[python] Recursive sub folder search and return files in a list python

This seems to be the fastest solution I could come up with, and is faster than os.walk and a lot faster than any glob solution.

  • It will also give you a list of all nested subfolders at basically no cost.
  • You can search for several different extensions.
  • You can also choose to return either full paths or just the names for the files by changing f.path to f.name (do not change it for subfolders!).

Args: dir: str, ext: list.
Function returns two lists: subfolders, files.

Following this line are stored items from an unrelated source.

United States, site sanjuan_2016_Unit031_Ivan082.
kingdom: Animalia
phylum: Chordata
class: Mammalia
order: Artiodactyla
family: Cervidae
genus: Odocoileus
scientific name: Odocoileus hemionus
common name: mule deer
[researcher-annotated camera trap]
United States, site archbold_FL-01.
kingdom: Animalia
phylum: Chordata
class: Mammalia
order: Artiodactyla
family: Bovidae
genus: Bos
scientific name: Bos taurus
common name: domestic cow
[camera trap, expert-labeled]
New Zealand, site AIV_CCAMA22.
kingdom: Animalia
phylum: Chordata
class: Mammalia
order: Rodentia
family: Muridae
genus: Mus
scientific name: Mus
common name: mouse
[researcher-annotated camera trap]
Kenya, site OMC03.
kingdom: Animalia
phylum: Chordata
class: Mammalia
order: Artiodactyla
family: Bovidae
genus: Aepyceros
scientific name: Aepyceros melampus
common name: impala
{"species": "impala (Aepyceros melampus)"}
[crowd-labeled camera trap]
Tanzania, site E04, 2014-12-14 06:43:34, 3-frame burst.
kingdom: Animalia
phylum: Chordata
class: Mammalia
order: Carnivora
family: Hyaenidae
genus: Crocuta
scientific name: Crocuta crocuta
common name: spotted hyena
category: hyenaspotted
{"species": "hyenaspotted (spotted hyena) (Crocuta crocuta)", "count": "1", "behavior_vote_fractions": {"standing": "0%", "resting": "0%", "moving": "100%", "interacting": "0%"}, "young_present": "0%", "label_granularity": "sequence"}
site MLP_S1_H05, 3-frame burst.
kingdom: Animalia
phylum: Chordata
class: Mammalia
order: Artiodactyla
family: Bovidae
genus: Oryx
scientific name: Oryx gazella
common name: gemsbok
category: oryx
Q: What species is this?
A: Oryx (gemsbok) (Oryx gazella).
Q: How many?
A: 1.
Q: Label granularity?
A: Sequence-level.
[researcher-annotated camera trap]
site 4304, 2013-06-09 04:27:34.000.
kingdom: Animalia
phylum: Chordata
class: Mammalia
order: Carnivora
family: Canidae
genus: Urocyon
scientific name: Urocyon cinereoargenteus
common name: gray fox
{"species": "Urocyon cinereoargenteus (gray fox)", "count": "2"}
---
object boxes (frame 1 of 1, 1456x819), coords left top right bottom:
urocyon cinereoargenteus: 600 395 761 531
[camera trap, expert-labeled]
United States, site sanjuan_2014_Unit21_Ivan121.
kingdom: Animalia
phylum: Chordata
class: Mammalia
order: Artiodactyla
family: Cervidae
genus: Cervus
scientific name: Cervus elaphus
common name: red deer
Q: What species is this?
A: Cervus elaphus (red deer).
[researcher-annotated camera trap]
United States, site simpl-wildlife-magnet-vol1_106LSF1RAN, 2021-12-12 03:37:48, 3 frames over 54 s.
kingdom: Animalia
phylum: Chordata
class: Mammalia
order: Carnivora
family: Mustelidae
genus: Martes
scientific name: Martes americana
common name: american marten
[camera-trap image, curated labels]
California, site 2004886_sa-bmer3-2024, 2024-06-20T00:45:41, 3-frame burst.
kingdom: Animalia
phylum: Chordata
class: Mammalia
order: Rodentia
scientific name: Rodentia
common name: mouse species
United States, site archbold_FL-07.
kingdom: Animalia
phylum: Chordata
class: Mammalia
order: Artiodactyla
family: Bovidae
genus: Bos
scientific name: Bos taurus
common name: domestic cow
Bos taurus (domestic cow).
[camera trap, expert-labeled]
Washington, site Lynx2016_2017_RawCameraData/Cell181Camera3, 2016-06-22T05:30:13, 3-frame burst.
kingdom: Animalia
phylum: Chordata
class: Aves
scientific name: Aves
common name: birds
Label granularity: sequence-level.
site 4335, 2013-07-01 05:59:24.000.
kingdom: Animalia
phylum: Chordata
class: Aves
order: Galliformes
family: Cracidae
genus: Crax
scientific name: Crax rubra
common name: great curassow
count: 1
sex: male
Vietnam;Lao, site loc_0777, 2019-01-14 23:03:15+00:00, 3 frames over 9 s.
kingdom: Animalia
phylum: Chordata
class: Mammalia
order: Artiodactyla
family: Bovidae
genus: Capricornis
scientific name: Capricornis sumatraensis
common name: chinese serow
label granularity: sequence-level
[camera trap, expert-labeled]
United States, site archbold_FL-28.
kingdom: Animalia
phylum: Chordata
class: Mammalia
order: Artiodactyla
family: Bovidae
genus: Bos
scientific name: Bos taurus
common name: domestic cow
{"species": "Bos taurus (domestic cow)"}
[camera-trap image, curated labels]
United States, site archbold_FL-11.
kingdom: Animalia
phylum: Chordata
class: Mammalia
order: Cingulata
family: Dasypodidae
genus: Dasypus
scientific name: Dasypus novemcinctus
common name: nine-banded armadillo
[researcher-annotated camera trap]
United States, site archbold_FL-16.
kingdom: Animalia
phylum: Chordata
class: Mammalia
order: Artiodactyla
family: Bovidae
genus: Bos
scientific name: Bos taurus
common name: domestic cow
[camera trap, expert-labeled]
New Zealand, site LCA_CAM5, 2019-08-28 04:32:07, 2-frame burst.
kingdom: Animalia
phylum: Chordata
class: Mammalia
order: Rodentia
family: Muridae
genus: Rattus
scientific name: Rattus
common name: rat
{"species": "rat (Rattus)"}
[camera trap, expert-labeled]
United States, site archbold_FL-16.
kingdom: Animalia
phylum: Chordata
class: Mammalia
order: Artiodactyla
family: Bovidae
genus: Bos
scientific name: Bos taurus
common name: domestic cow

See below for a detailed speed anaylsis.

def run_fast_scandir(dir, ext):    # dir: str, ext: list
    subfolders, files = [], []

    for f in os.scandir(dir):
        if f.is_dir():
            subfolders.append(f.path)
        if f.is_file():
            if os.path.splitext(f.name)[1].lower() in ext:
                files.append(f.path)


    for dir in list(subfolders):
        sf, f = run_fast_scandir(dir, ext)
        subfolders.extend(sf)
        files.extend(f)
    return subfolders, files


subfolders, files = run_fast_scandir(folder, [".jpg"])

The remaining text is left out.